2023 ASH (Free ASH Whitepaper) Poster Presentations and Details:
Title: Preliminary Results from a Phase 1b/2 Open-Label, Multicenter, Dose Optimization Clinical Study of the Safety, Tolerability, and Pharmacokinetic (PK) and Pharmacodynamic (PD) Profiles of CFI-400945 As a Single Agent or in Combination with Azacitidine in Patients (Pts) with Acute Myeloid Leukemia, Myelodysplastic Syndrome or Chronic Myelomonocytic Leukemia (TWT-202)
Session Name: 616. Acute Myeloid Leukemias: Investigational Therapies, Excluding Transplantation and Cellular Immunotherapies: Poster III
Publication Number: 4294
Session Date: Monday, December 11, 2023
Presentation Time: 6:00 PM – 8:00 PM
Location: San Diego Convention Center, Halls G-H
CFI-400945 has been generally well tolerated in this difficult to treat patient population, including patients whose disease has progressed on or following venetoclax based therapies.
Three of 6 evaluable patients with AML achieved a response (MLFS=2, CRi=1 with MRD+) at the 96mg dose.

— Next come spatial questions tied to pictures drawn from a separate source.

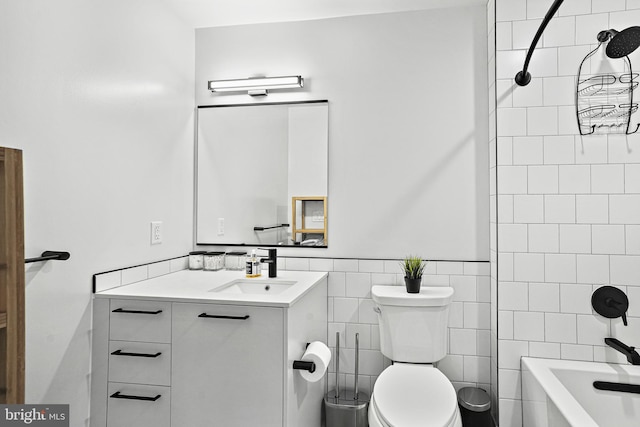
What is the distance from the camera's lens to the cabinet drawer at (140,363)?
173 cm

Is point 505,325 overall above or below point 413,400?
above

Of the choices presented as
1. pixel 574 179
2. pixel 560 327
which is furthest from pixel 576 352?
pixel 574 179

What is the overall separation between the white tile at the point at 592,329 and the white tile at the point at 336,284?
1203mm

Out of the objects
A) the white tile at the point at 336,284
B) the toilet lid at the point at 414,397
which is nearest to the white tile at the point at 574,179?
the toilet lid at the point at 414,397

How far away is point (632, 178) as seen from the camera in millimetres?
2027

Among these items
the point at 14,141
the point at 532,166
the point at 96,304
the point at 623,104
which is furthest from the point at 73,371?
the point at 623,104

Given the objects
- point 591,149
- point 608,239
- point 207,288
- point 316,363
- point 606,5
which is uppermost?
point 606,5

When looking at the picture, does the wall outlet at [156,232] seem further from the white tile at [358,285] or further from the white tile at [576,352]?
the white tile at [576,352]

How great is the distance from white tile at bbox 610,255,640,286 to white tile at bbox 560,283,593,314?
5.0 inches

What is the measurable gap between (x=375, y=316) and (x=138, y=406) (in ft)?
4.24

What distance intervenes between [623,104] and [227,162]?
212 centimetres

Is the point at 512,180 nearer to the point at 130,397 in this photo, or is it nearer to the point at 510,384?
the point at 510,384

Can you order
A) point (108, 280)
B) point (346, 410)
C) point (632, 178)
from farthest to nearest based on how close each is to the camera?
point (346, 410)
point (632, 178)
point (108, 280)

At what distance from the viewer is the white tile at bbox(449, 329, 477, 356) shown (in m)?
2.36
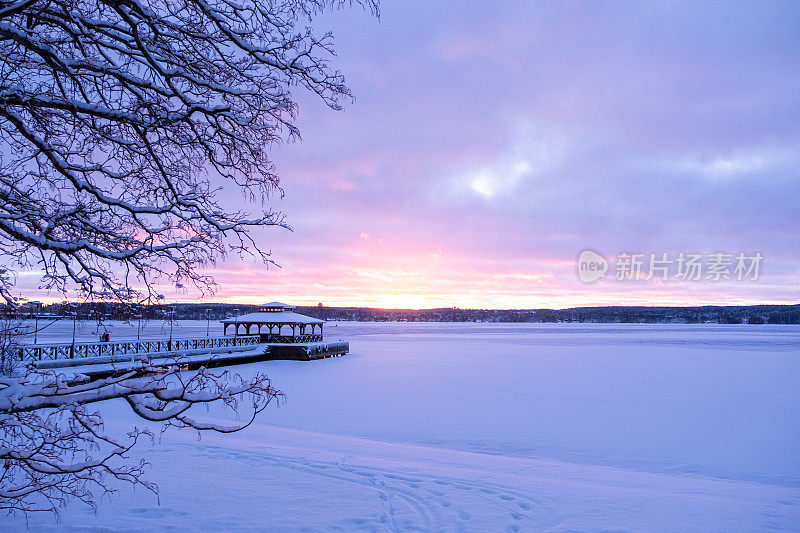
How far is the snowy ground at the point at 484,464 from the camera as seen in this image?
6.26 meters

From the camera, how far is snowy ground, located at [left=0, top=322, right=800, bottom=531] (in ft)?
20.5

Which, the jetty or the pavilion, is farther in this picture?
the pavilion

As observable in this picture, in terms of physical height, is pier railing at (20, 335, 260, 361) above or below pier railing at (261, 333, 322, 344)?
above

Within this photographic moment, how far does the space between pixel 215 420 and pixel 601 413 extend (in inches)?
443

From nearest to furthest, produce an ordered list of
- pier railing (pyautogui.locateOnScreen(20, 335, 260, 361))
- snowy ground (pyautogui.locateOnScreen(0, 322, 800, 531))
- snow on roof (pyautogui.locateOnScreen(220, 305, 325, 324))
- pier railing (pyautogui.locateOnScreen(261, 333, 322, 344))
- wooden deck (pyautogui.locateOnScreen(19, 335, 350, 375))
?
snowy ground (pyautogui.locateOnScreen(0, 322, 800, 531)), wooden deck (pyautogui.locateOnScreen(19, 335, 350, 375)), pier railing (pyautogui.locateOnScreen(20, 335, 260, 361)), snow on roof (pyautogui.locateOnScreen(220, 305, 325, 324)), pier railing (pyautogui.locateOnScreen(261, 333, 322, 344))

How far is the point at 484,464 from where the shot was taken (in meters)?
9.57

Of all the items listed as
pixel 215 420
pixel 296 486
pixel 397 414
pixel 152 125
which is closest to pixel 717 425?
pixel 397 414

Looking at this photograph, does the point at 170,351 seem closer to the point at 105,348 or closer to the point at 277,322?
the point at 105,348

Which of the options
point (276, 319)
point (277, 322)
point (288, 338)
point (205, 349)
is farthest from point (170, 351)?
point (288, 338)

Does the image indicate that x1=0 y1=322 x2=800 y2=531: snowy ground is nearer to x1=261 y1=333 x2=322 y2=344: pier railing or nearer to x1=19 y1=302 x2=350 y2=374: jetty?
x1=19 y1=302 x2=350 y2=374: jetty

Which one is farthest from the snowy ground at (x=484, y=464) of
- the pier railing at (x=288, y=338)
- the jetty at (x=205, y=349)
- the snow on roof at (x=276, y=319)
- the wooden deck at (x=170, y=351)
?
the pier railing at (x=288, y=338)

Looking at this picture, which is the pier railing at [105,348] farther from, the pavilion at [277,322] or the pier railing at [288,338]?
the pier railing at [288,338]

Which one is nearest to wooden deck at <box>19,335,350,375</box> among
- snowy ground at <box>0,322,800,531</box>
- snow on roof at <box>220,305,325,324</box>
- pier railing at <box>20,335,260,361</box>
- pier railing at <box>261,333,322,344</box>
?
pier railing at <box>20,335,260,361</box>

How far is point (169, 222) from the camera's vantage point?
4.24 meters
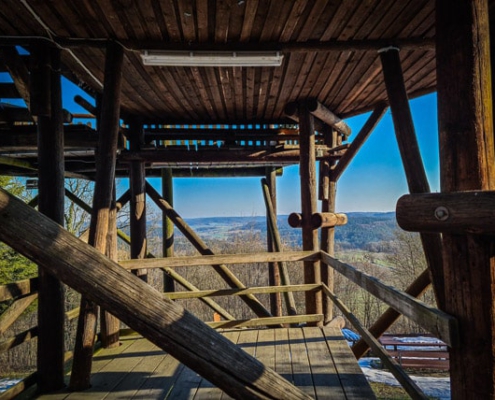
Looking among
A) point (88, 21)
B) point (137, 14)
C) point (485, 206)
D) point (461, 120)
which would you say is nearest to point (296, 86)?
point (137, 14)

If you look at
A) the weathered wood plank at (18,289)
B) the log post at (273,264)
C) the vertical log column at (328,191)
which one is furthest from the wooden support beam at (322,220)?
the weathered wood plank at (18,289)

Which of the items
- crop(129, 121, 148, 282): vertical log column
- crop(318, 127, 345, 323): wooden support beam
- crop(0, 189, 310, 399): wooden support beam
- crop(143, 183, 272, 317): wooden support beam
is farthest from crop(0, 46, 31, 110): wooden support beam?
crop(318, 127, 345, 323): wooden support beam

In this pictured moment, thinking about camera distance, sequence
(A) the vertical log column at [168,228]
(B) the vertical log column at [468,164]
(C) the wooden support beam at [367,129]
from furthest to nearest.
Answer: (A) the vertical log column at [168,228] → (C) the wooden support beam at [367,129] → (B) the vertical log column at [468,164]

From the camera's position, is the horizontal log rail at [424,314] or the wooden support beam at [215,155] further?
the wooden support beam at [215,155]

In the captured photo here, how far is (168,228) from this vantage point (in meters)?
7.13

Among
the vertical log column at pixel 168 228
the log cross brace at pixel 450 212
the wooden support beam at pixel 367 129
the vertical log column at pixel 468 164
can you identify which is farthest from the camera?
the vertical log column at pixel 168 228

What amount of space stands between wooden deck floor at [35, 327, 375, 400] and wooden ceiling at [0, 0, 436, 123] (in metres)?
3.12

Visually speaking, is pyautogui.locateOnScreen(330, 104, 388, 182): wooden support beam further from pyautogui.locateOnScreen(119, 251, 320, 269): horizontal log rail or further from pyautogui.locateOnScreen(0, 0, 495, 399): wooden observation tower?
pyautogui.locateOnScreen(119, 251, 320, 269): horizontal log rail

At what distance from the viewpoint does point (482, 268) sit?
5.33 feet

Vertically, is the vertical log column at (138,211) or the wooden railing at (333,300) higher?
the vertical log column at (138,211)

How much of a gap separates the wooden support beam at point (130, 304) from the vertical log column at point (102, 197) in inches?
74.2

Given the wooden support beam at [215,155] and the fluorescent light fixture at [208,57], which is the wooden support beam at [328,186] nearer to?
the wooden support beam at [215,155]

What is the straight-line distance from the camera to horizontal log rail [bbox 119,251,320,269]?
378cm

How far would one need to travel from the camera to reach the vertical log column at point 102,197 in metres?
2.75
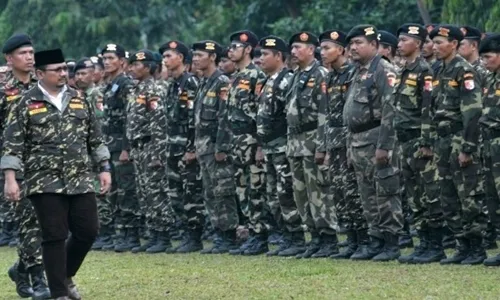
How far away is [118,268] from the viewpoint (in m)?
16.2

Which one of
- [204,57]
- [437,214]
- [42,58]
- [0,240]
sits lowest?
[0,240]

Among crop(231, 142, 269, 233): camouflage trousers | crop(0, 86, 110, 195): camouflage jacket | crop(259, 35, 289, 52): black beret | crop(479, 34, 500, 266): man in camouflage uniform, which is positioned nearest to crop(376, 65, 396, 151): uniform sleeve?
crop(479, 34, 500, 266): man in camouflage uniform

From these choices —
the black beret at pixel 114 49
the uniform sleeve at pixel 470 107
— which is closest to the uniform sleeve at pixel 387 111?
the uniform sleeve at pixel 470 107

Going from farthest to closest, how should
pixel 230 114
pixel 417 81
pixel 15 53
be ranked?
pixel 230 114, pixel 417 81, pixel 15 53

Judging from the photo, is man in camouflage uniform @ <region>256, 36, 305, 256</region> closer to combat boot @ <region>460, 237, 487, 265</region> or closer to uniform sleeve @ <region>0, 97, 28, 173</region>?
combat boot @ <region>460, 237, 487, 265</region>

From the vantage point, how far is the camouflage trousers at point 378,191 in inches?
583

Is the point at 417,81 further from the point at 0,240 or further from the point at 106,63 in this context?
the point at 0,240

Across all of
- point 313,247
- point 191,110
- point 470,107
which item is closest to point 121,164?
point 191,110

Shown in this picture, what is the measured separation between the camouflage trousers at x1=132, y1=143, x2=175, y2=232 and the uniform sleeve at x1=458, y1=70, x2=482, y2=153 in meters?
5.37

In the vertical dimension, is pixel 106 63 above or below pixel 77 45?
above

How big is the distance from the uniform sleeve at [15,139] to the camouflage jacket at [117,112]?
21.1 ft

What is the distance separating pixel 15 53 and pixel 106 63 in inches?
235

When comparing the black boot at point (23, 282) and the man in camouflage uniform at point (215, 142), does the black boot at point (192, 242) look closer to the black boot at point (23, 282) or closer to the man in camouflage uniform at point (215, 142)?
the man in camouflage uniform at point (215, 142)

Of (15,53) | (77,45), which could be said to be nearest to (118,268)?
(15,53)
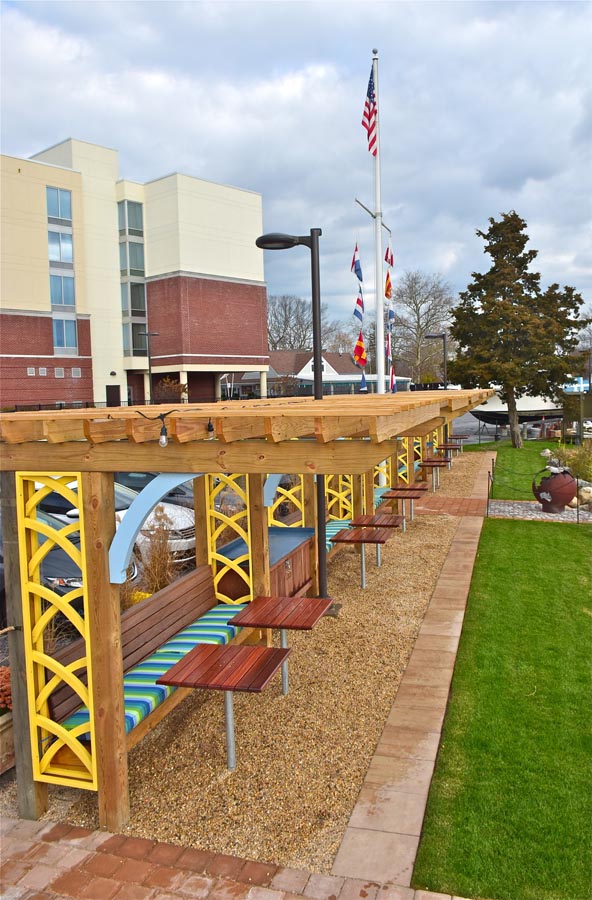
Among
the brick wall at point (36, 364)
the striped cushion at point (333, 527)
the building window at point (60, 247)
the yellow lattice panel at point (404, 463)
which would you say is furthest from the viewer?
the building window at point (60, 247)

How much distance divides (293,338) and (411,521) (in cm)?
7862

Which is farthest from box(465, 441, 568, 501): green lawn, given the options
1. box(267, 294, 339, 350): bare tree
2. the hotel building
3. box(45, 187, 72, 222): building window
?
box(267, 294, 339, 350): bare tree

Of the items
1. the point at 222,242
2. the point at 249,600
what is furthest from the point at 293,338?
the point at 249,600

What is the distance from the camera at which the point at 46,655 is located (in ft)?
14.7

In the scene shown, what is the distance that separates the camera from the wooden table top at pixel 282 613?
230 inches

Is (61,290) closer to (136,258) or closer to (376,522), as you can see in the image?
(136,258)

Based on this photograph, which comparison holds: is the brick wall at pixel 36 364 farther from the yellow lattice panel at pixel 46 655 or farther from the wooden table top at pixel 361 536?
the yellow lattice panel at pixel 46 655

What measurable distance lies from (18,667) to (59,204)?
46.4 meters

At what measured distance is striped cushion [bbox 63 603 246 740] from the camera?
4.73 m

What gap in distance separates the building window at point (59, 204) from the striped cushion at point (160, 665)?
43988mm

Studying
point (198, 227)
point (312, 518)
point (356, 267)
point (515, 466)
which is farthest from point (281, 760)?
point (198, 227)

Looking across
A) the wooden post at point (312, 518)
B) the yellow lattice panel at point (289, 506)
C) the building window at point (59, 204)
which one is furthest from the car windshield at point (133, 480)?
the building window at point (59, 204)

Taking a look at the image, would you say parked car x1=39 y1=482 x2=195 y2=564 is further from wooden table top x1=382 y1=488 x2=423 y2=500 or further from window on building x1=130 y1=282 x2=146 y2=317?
window on building x1=130 y1=282 x2=146 y2=317

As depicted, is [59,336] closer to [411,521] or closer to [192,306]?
[192,306]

After this data cut, one additional MLFS response (end of cycle 1) and two additional CRs (end of cycle 2) were seen in two patients treated with 80 mg + azacitidine combination cohort and became transplant eligible (PI communication). PK characteristics support daily dosing of CFI-400945 and PD studies are ongoing. Dose expansions are planned and enrollment continues.